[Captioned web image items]
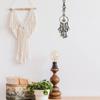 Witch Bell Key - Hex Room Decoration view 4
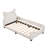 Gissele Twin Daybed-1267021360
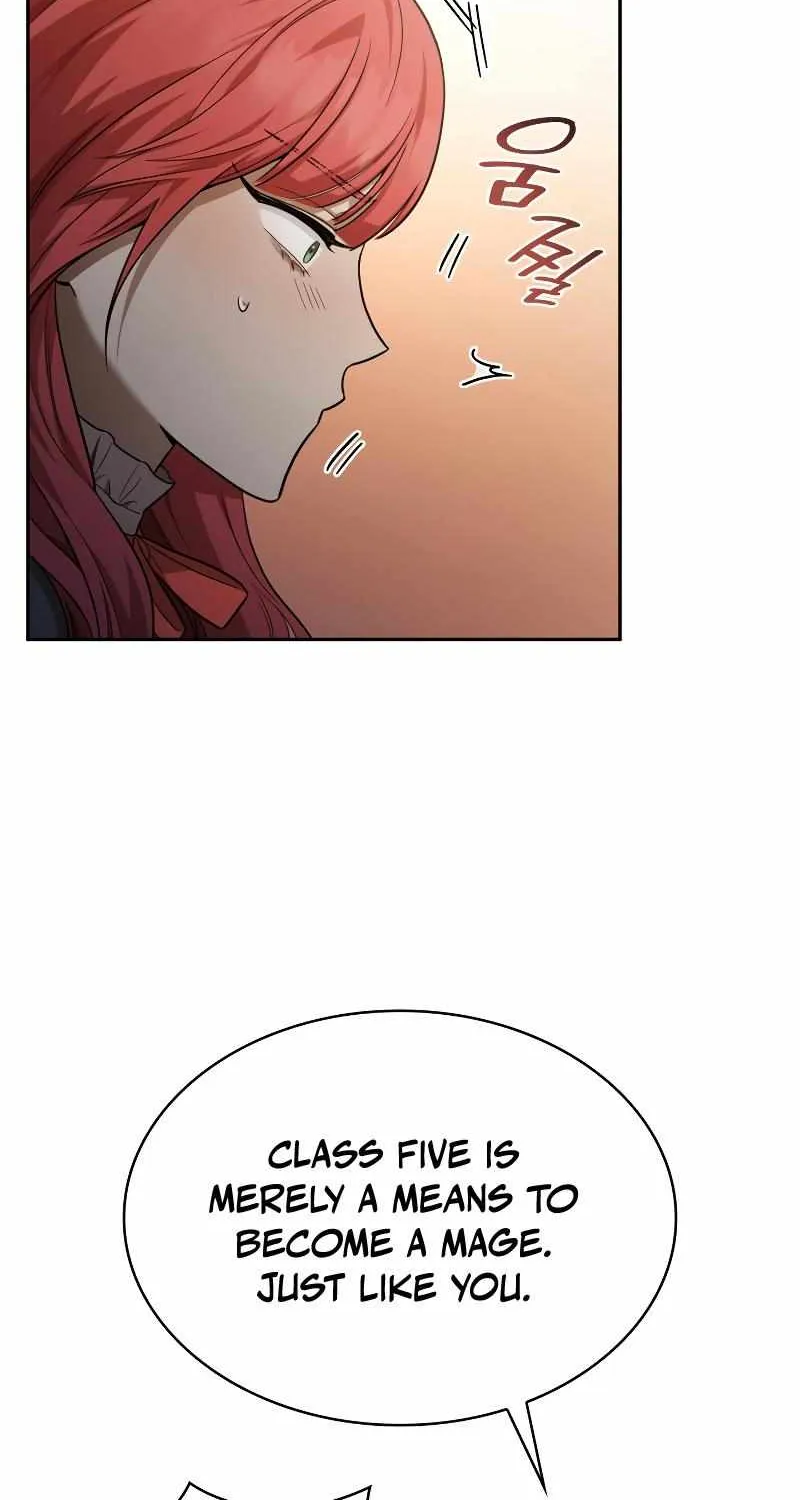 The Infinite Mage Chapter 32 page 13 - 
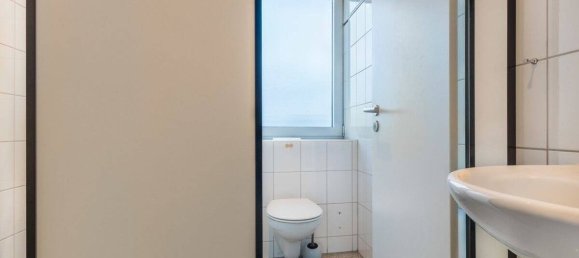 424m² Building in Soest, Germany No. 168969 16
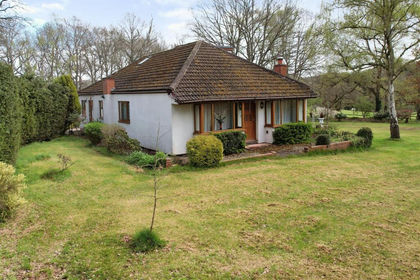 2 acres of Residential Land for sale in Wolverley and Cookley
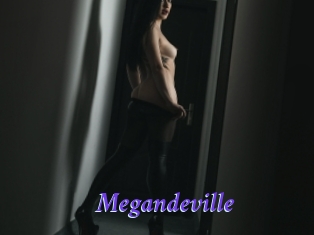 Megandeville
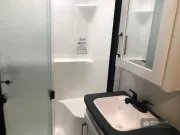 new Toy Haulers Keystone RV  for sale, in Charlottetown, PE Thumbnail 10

ABOUT THIS EXERCISE -> Copy the text of every item above word for word, one per line, and leave out the pictures.

RESPONSE TO THE TASK ->
 Witch Bell Key - Hex Room Decoration view 4
 Gissele Twin Daybed-1267021360
 The Infinite Mage Chapter 32 page 13 - 
 424m² Building in Soest, Germany No. 168969 16
 2 acres of Residential Land for sale in Wolverley and Cookley
 Megandeville
 new Toy Haulers Keystone RV  for sale, in Charlottetown, PE Thumbnail 10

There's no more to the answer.